- Opening Delimiter -
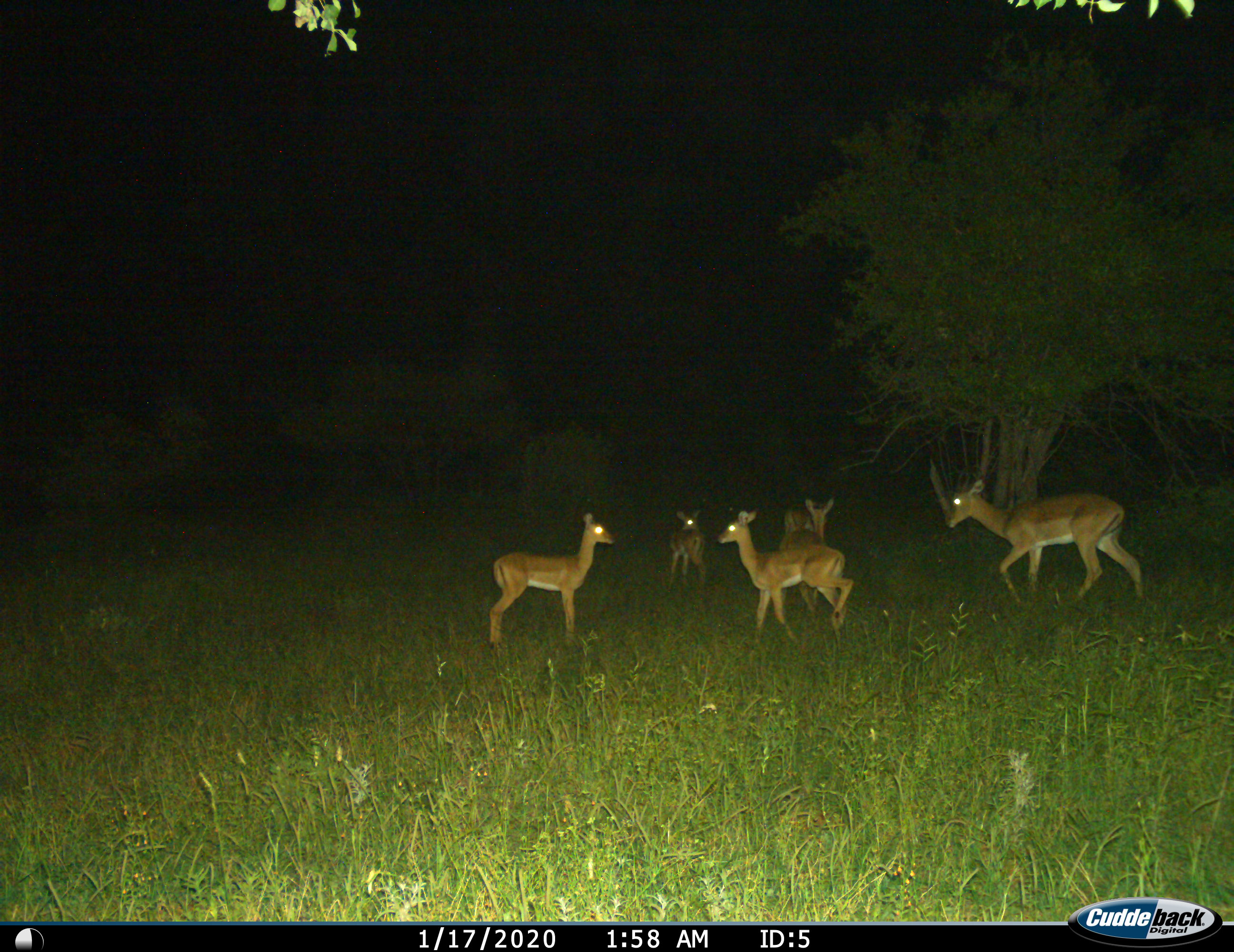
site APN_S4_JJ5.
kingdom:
- Closing Delimiter -
- Opening Delimiter -
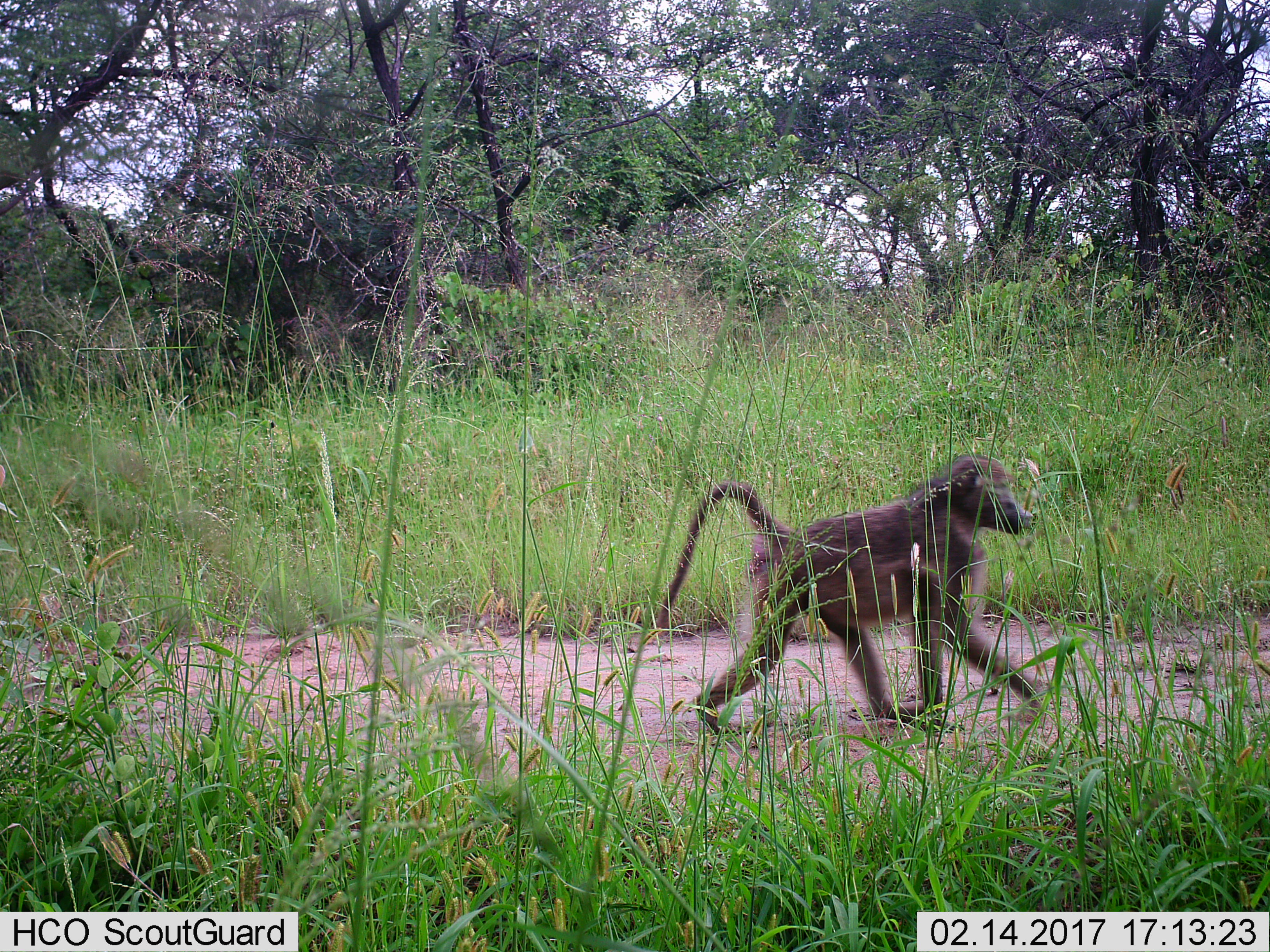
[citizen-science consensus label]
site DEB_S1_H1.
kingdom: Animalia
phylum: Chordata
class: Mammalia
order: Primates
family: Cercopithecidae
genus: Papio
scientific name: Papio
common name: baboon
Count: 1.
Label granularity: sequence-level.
- Closing Delimiter -
[Problem description] From the listing above, the lines starting with the one that has "common name: baboon" and running through the one that has "Label granularity: sequence-level." should be copied exactly, ends included.

[Exercise result]
common name: baboon
Count: 1.
Label granularity: sequence-level.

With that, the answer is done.